Since this works in browser and also in Prince as long as element is not broken on multiple pages, I feel this is a bug in Prince since the pseudo element whether :before or :after is overlapping the original element but is not honoured on all pages if original element ends up being split because of unforced page breaks.

I'm attaching an example of what I'm describing, both resulting PDF and sourced html. This is just an example with minimal styles to show the behaviour.
  1. example.pdf21.7 kB
  2. result.html3.7 kB
zdenko
Hi Mike,

did you have the chance to read my previous post?
mikeday
Unfortunately the before/after pseudo-elements really are treated equivalently to first/last child elements so they will not be repeated, also absolutely positioned blocks cannot be split across multiple pages at the current time.

Perhaps there is another way of doing change bars, such as with a left border or by adding a parent element around each element? This could be done with JavaScript but in one single pass instead of two.
zdenko
I just applied a *:after rule for all elements that are within revision element and that works for most cases.
Then applied page-break: avoid for paragraphs within a revision element/unit and other elements that may be broken across 2 pages internally to prevent only half of the paragraph to have revision bar.

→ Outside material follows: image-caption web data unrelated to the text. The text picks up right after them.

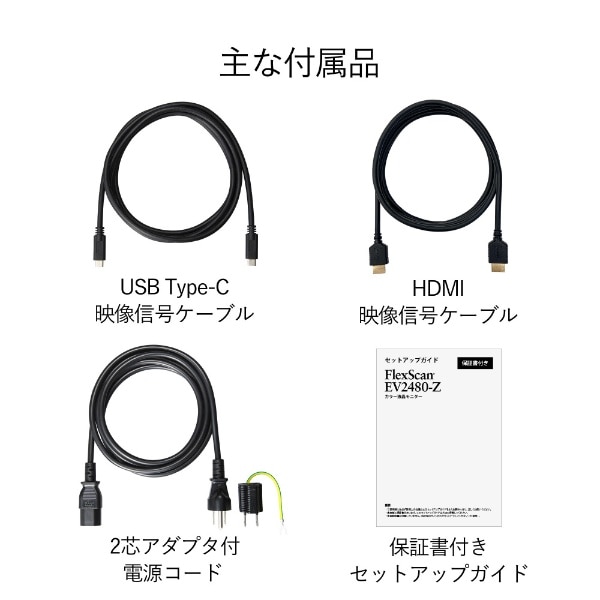 USB-C接続 PCモニター FlexScan ブラック EV2480-ZBK [23.8型 /フルHD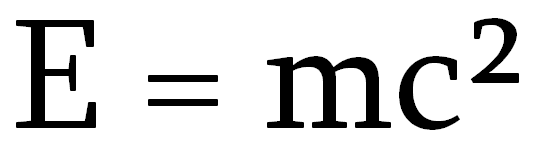 Чему равно е. Формула e mc2. Е равно МЦ квадрат. E=mc². Е равно МЦ квадрат формула.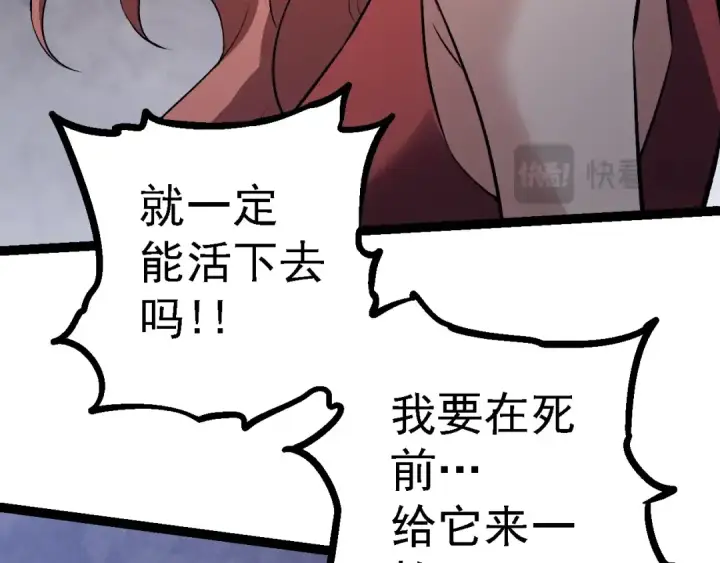 《从大树开始的进化》第119话 准备赶往战场的是图92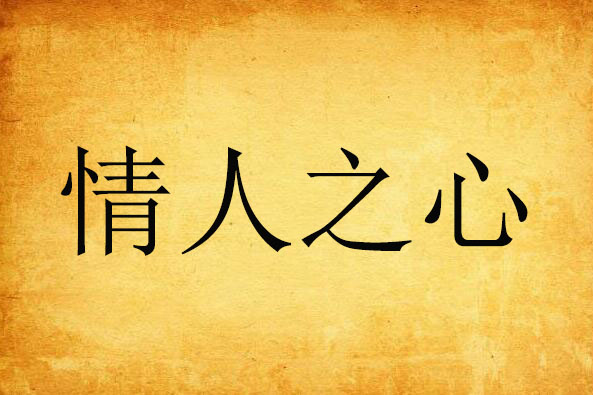 情人之心(月味奶茶創作的網路小說) 情人之心(月味奶茶創作的網路小說)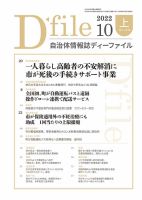 自治体情報誌 D-file(ディーファイル） 10月上旬号 表紙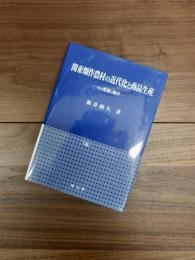関東畑作農村の近代化と商品生産　その変遷と動因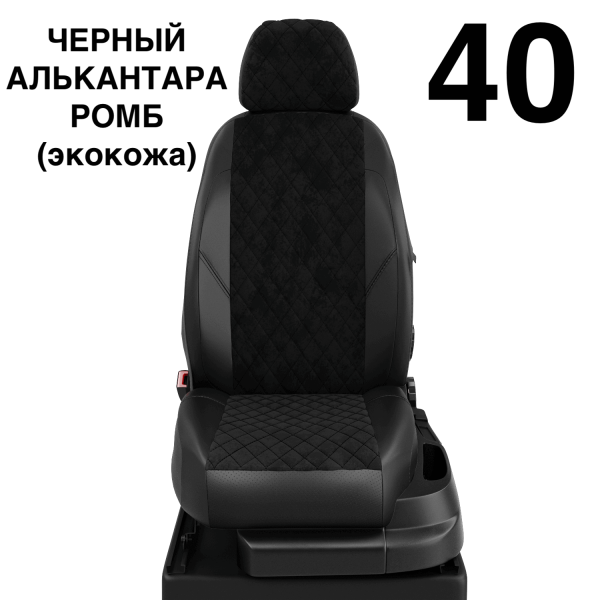 Чехлы Автолидер на Skoda Superb 1 2002-2008 Чехлы Автолидер на Skoda Superb 1 2002-2008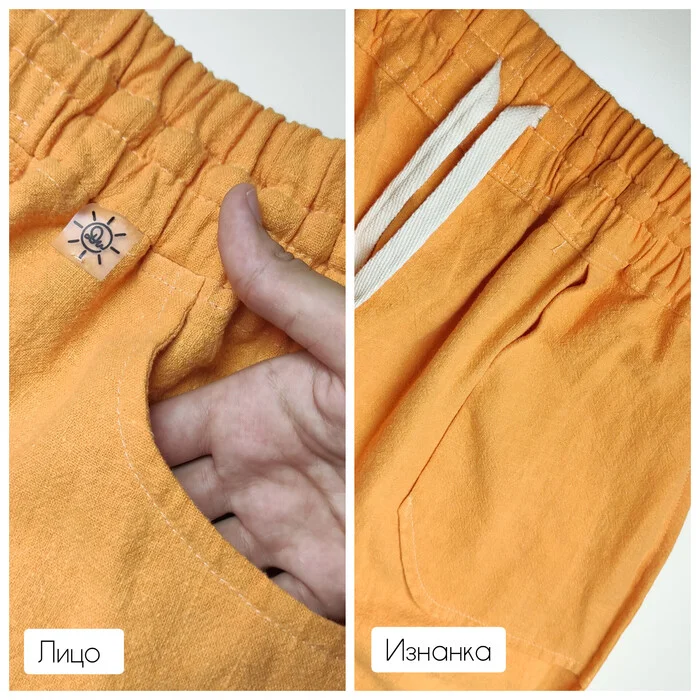 Why are *harem pants from me* better than things from the mass market? - My, Handmade, Textile, Order, Ethno, Nettle, Studio, Seamstress, Cloth, Longpost, Needlework without process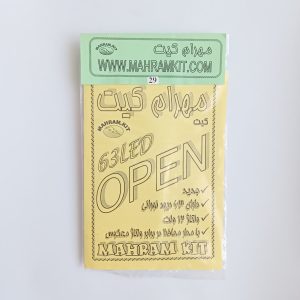 کیت OPEN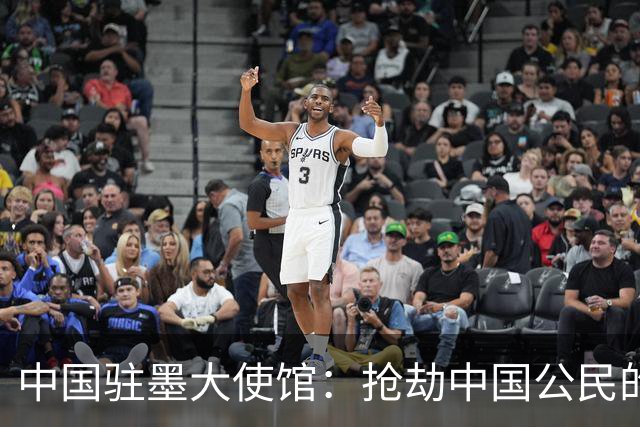 中国驻墨大使馆：抢劫中国公民的两名嫌疑人中 一人已经落网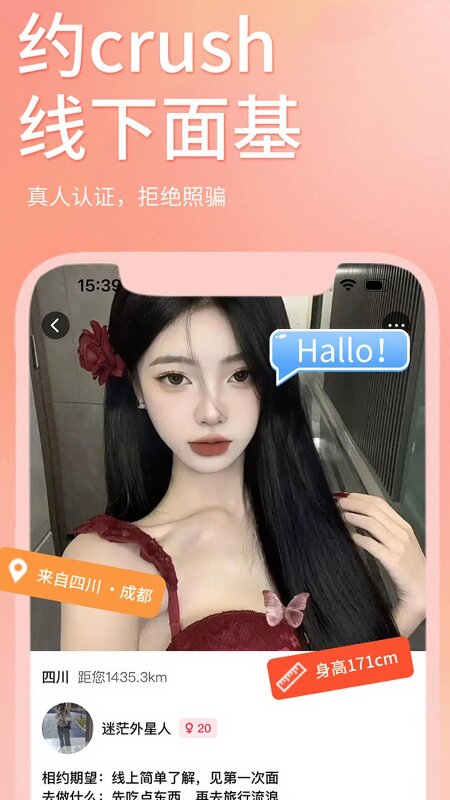 接接app下载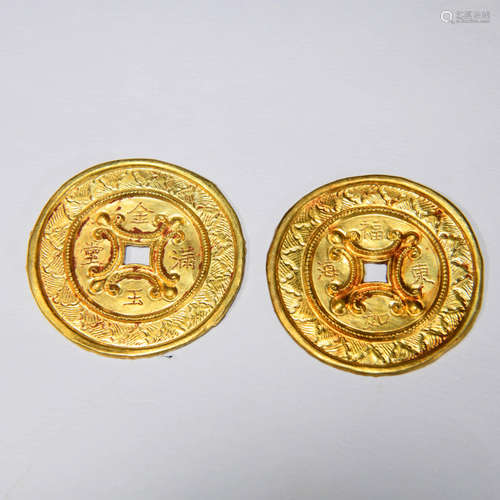 A Pair of Gold Coins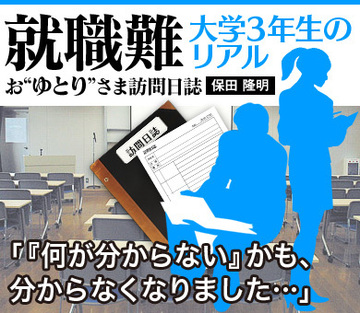 「『何が分からない』かも、分からなくなりました…」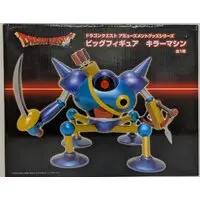 Prize Figure - Dragon Quest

I cannot really just rely on border-left as some elements are more like collections with deeply nested elements that need to have revision bars. Also some elements have background or existing borders or sensitive positioning.

I guess with javascript solution, once the pages are rendered I could adjust the left border to appear at the side of the page depending on where the revision-bar element appears nested on x-axis. But then that is still a 2 pass solution. For those elements that have borders, they would require wrapping inside parent elements that have left border.

The first option works for me for now and it is just one prince pass with a bit of extra css complexity.